> Activity 1: In the excerpt on the Jets, how many touchdowns did Sanchez throw this year?
> Activity 2: Retype the excerpt on the Jets, starting with "Are the Jets" and going on through "in the NFL.".

> Excerpt:
Are the Jets willing to bet their franchise and its future on a 36-year-old with neck problems on the wrong side of his career? Are they just going to give up on the younger Sanchez rather than try and tame him? Look,Sanchez has his faults (many, many faults), but what he needs now isn't competition, but guidance. He may have thrown 18 picks this year (and had eight fumbles to go with it), but he had 26 TDs as well and though he came across as slothful and uncaring when his team needed him, he was still largely responsible for the 13th highest-scoring offense in the NFL.
I'm not saying Mark is blame free, or even that he's the future of the Jets, but will ripping him in the press and bringing in Manning really going to change things in New York? Take a tip from the Yankees, who's payroll got so big and bloated that any loss became titanic: Sometimes, bigger is just that, bigger. New York is a major market and their fans are some of the most entitled and needy in the NFL, but to think you can just bring in Manning and all your problems are solved is naive. The Jets would be blessed to get even a halfway decent Manning, but not this way and not for these reasons. Truth be told, Peyton would be foolish to do what Favre did and come to a surly, chaotic team with the expectation of greatness forced upon him giving no room for error.
Mark Sanchez needs a coach right now, not a competitor or false compliments. Maybe he did get too comfortable with all the praise and promises of management, maybe they should have withheld their approving words until he'd actually achieved some measure of success, but it now falls to the Jets to undo the damage they've wrought on their young quarterback and set him up for success in 2012. My advice is to go smaller and not try to bring in more names and weapons to blur the focus, but instead focus on developing the talent you' ve already got in house (and there is a lot of it, regardless of the record they posted). Smart coaches who care more about practices than press conferences, work more on their players than their one-liners, and produce results rather than making empty promises. If you want to win now, the best way to do it is to know what you have and the Jets will never be able to do that if they keep making major changes to the roster every offseason. Every team has flaws, but rather than replace them with the unknown, maybe New York should work on seeing if they can make the fixes with what they have.

> Entries supplied:
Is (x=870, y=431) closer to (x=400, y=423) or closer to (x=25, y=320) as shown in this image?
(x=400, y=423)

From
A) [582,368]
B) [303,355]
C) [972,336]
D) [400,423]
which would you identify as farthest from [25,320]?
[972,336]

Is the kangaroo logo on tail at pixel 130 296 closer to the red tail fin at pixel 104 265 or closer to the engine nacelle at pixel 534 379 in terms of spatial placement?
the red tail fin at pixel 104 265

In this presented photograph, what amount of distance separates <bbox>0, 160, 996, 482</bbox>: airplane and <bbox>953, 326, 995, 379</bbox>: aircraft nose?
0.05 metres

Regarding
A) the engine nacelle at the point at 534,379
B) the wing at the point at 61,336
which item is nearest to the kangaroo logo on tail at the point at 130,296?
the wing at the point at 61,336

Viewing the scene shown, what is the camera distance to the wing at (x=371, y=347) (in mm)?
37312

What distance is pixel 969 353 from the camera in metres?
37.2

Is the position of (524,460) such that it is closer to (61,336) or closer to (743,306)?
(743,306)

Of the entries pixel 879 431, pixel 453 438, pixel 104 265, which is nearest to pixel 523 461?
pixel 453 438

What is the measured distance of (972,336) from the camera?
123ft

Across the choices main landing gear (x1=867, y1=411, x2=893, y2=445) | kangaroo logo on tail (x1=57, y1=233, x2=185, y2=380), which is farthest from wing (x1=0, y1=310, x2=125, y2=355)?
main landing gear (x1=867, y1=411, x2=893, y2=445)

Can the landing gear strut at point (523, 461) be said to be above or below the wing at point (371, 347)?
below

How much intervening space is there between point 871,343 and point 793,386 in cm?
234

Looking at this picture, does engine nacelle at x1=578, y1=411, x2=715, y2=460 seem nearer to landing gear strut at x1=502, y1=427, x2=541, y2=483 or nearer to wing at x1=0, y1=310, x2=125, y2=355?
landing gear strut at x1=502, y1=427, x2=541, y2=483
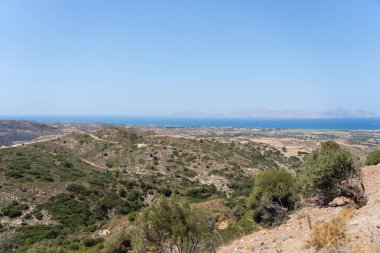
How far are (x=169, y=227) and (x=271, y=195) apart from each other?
17.6 meters

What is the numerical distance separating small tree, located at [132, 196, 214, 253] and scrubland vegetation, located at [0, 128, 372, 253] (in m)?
0.04

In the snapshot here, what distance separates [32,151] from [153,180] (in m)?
33.8

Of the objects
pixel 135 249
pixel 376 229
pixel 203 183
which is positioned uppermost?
pixel 376 229

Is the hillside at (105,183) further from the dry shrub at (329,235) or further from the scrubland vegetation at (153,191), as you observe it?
the dry shrub at (329,235)

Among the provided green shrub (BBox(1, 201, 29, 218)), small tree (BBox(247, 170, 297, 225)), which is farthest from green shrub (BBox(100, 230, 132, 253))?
green shrub (BBox(1, 201, 29, 218))

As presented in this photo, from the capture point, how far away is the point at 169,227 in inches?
537

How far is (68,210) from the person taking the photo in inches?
1622

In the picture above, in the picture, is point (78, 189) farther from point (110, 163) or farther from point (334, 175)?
point (334, 175)

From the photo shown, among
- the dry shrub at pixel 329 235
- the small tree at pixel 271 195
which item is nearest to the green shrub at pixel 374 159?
the small tree at pixel 271 195

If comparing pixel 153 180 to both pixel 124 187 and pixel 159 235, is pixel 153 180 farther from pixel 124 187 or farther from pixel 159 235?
pixel 159 235

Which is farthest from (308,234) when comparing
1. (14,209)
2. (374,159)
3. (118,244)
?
(14,209)

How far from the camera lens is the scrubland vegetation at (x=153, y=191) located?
14297 millimetres

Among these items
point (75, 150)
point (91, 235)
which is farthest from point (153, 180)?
point (75, 150)

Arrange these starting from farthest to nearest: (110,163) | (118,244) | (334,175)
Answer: (110,163) → (118,244) → (334,175)
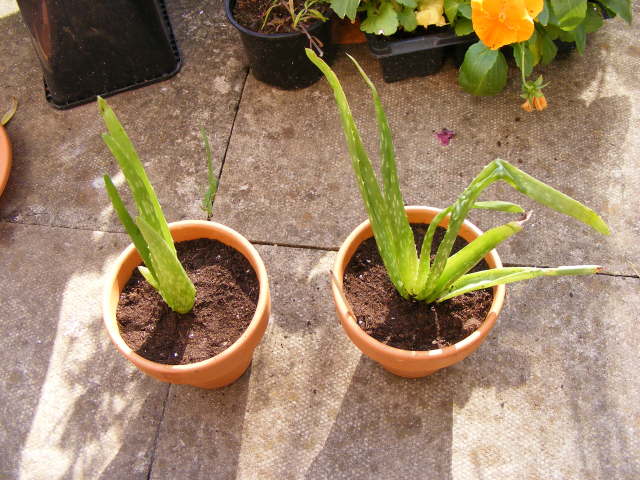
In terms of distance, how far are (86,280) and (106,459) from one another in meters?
0.56

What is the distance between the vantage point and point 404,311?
61.2 inches

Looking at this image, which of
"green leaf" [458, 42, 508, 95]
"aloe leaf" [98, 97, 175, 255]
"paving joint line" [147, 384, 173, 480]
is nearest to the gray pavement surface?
"paving joint line" [147, 384, 173, 480]

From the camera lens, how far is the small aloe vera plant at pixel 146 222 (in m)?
1.17

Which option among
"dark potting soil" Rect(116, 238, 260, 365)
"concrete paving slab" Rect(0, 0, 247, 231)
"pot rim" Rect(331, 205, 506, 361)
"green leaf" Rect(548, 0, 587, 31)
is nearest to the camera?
"pot rim" Rect(331, 205, 506, 361)

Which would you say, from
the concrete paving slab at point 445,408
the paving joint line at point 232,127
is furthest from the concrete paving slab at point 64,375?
the paving joint line at point 232,127

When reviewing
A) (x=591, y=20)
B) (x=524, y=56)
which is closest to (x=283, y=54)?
(x=524, y=56)

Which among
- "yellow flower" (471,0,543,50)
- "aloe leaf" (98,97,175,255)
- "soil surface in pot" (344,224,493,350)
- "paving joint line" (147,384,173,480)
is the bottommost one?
"paving joint line" (147,384,173,480)

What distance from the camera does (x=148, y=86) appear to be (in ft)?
7.93

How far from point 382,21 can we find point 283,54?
0.36 metres

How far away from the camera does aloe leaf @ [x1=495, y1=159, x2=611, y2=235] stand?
106 centimetres

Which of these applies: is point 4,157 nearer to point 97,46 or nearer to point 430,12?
point 97,46

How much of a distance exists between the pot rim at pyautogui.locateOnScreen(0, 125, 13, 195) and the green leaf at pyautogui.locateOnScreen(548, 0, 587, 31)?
1.84 metres

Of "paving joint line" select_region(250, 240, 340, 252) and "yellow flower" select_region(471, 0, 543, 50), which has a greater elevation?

> Problem solution 1: 26

> Problem solution 2:
Are the Jets willing to bet their franchise and its future on a 36-year-old with neck problems on the wrong side of his career? Are they just going to give up on the younger Sanchez rather than try and tame him? Look,Sanchez has his faults (many, many faults), but what he needs now isn't competition, but guidance. He may have thrown 18 picks this year (and had eight fumbles to go with it), but he had 26 TDs as well and though he came across as slothful and uncaring when his team needed him, he was still largely responsible for the 13th highest-scoring offense in the NFL.